Ein früherer Mitstreiter fordert Joachim Gauck auf, als Bundespräsident eine neue Verfassung auf den Weg zu bringen. „Sie wäre der Schlussstein der Deutschen Einheit“, sagte der Schweriner Menschenrechtler Heiko Lietz dem Tagesspiegel. „Wenn er sich dem Vermächtnis der friedlichen Revolution verpflichtet fühlt, dann würde Gauck vollenden, wofür wir gekämpft haben und hätte meine Zustimmung als Präsident.“

Lietz kennt Gauck seit Schulzeiten, studierte zur selben Zeit in Rostock Theologie, spielte mit ihm Handball und war wie Gauck mehrere Jahre in der Landeskirche Mecklenburg als Pastor tätig. Seit 1980 widmete er sich ganz der Friedens- und Menschenrechtsarbeit. Seine Stasiakte füllt zahlreiche Bände.

Lietz erinnerte daran, dass im Einigungsvertrag die Ausarbeitung einer neuen Verfassung vereinbart wurde und zudem im Artikel 146 des Grundgesetzes festgeschrieben ist. So wie im Verfassungsentwurf des Zentralen Runden Tisches der DDR aus dem Jahr 1990, dem „Vermächtnis der DDR-Bürgerbewegung“, müsste laut Lietz die neue Verfassung einklagbare wirtschaftliche, soziale und kulturelle Menschenrechte enthalten. Wenn Gauck diese Diskussion vorantreibe, würde er auch das Etikett „Bürgerrechtler“ inhaltlich füllen, das ihm derzeit zu Unrecht angeheftet werde.

BEREITGESTELLTE ANGABEN |
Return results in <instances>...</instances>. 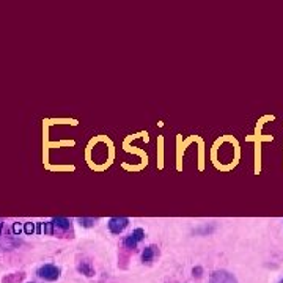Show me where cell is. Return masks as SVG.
Here are the masks:
<instances>
[{
    "instance_id": "1",
    "label": "cell",
    "mask_w": 283,
    "mask_h": 283,
    "mask_svg": "<svg viewBox=\"0 0 283 283\" xmlns=\"http://www.w3.org/2000/svg\"><path fill=\"white\" fill-rule=\"evenodd\" d=\"M44 231L50 233V235H59L60 238H68V231H71V220L65 217H54L50 222L44 226Z\"/></svg>"
},
{
    "instance_id": "2",
    "label": "cell",
    "mask_w": 283,
    "mask_h": 283,
    "mask_svg": "<svg viewBox=\"0 0 283 283\" xmlns=\"http://www.w3.org/2000/svg\"><path fill=\"white\" fill-rule=\"evenodd\" d=\"M36 275L40 277L41 280L55 282L60 277V268L55 266V264H43V266L36 269Z\"/></svg>"
},
{
    "instance_id": "3",
    "label": "cell",
    "mask_w": 283,
    "mask_h": 283,
    "mask_svg": "<svg viewBox=\"0 0 283 283\" xmlns=\"http://www.w3.org/2000/svg\"><path fill=\"white\" fill-rule=\"evenodd\" d=\"M145 238V231L142 228H135L134 231H131L128 236H126L123 239V245H124V249H135L137 247V244L142 241V239Z\"/></svg>"
},
{
    "instance_id": "4",
    "label": "cell",
    "mask_w": 283,
    "mask_h": 283,
    "mask_svg": "<svg viewBox=\"0 0 283 283\" xmlns=\"http://www.w3.org/2000/svg\"><path fill=\"white\" fill-rule=\"evenodd\" d=\"M129 225L128 217H112L109 219V230L113 235H119L126 230V226Z\"/></svg>"
},
{
    "instance_id": "5",
    "label": "cell",
    "mask_w": 283,
    "mask_h": 283,
    "mask_svg": "<svg viewBox=\"0 0 283 283\" xmlns=\"http://www.w3.org/2000/svg\"><path fill=\"white\" fill-rule=\"evenodd\" d=\"M209 283H238V280L228 270H216V272L211 274Z\"/></svg>"
},
{
    "instance_id": "6",
    "label": "cell",
    "mask_w": 283,
    "mask_h": 283,
    "mask_svg": "<svg viewBox=\"0 0 283 283\" xmlns=\"http://www.w3.org/2000/svg\"><path fill=\"white\" fill-rule=\"evenodd\" d=\"M157 255H159V249H157L156 245H148V247H145L142 252V261L149 264L156 260Z\"/></svg>"
},
{
    "instance_id": "7",
    "label": "cell",
    "mask_w": 283,
    "mask_h": 283,
    "mask_svg": "<svg viewBox=\"0 0 283 283\" xmlns=\"http://www.w3.org/2000/svg\"><path fill=\"white\" fill-rule=\"evenodd\" d=\"M77 270H79L80 274H84L85 277H93L94 275V268H93L91 261H88V260L80 261L77 264Z\"/></svg>"
},
{
    "instance_id": "8",
    "label": "cell",
    "mask_w": 283,
    "mask_h": 283,
    "mask_svg": "<svg viewBox=\"0 0 283 283\" xmlns=\"http://www.w3.org/2000/svg\"><path fill=\"white\" fill-rule=\"evenodd\" d=\"M25 279V274L24 272H15V274H8L6 277L2 279V283H19Z\"/></svg>"
},
{
    "instance_id": "9",
    "label": "cell",
    "mask_w": 283,
    "mask_h": 283,
    "mask_svg": "<svg viewBox=\"0 0 283 283\" xmlns=\"http://www.w3.org/2000/svg\"><path fill=\"white\" fill-rule=\"evenodd\" d=\"M98 219L94 217H79L77 222L80 223V226H84V228H91V226H94V223H96Z\"/></svg>"
},
{
    "instance_id": "10",
    "label": "cell",
    "mask_w": 283,
    "mask_h": 283,
    "mask_svg": "<svg viewBox=\"0 0 283 283\" xmlns=\"http://www.w3.org/2000/svg\"><path fill=\"white\" fill-rule=\"evenodd\" d=\"M201 274H203V268H201V266H195V268L192 269V275H194V277H197V279H200Z\"/></svg>"
},
{
    "instance_id": "11",
    "label": "cell",
    "mask_w": 283,
    "mask_h": 283,
    "mask_svg": "<svg viewBox=\"0 0 283 283\" xmlns=\"http://www.w3.org/2000/svg\"><path fill=\"white\" fill-rule=\"evenodd\" d=\"M214 231V226H203V228H198L197 230V233H203V235H209V233H212Z\"/></svg>"
},
{
    "instance_id": "12",
    "label": "cell",
    "mask_w": 283,
    "mask_h": 283,
    "mask_svg": "<svg viewBox=\"0 0 283 283\" xmlns=\"http://www.w3.org/2000/svg\"><path fill=\"white\" fill-rule=\"evenodd\" d=\"M279 283H283V279H282V280H280V282H279Z\"/></svg>"
},
{
    "instance_id": "13",
    "label": "cell",
    "mask_w": 283,
    "mask_h": 283,
    "mask_svg": "<svg viewBox=\"0 0 283 283\" xmlns=\"http://www.w3.org/2000/svg\"><path fill=\"white\" fill-rule=\"evenodd\" d=\"M29 283H36V282H29Z\"/></svg>"
}]
</instances>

AUFGABENSTELLUNG | Überarbeiten Sie im Textauszug zur Forderung nach einer neuen Verfassung den Abschnitt von „Ein früherer Mitstreiter“ bis „füllt zahlreiche Bände.“, indem Sie „Handball“ durch „Fußball“ ersetzen. Geben Sie den so geänderten Abschnitt vollständig wieder.

ERGEBNIS |
Ein früherer Mitstreiter fordert Joachim Gauck auf, als Bundespräsident eine neue Verfassung auf den Weg zu bringen. „Sie wäre der Schlussstein der Deutschen Einheit“, sagte der Schweriner Menschenrechtler Heiko Lietz dem Tagesspiegel. „Wenn er sich dem Vermächtnis der friedlichen Revolution verpflichtet fühlt, dann würde Gauck vollenden, wofür wir gekämpft haben und hätte meine Zustimmung als Präsident.“

Lietz kennt Gauck seit Schulzeiten, studierte zur selben Zeit in Rostock Theologie, spielte mit ihm Fußball und war wie Gauck mehrere Jahre in der Landeskirche Mecklenburg als Pastor tätig. Seit 1980 widmete er sich ganz der Friedens- und Menschenrechtsarbeit. Seine Stasiakte füllt zahlreiche Bände.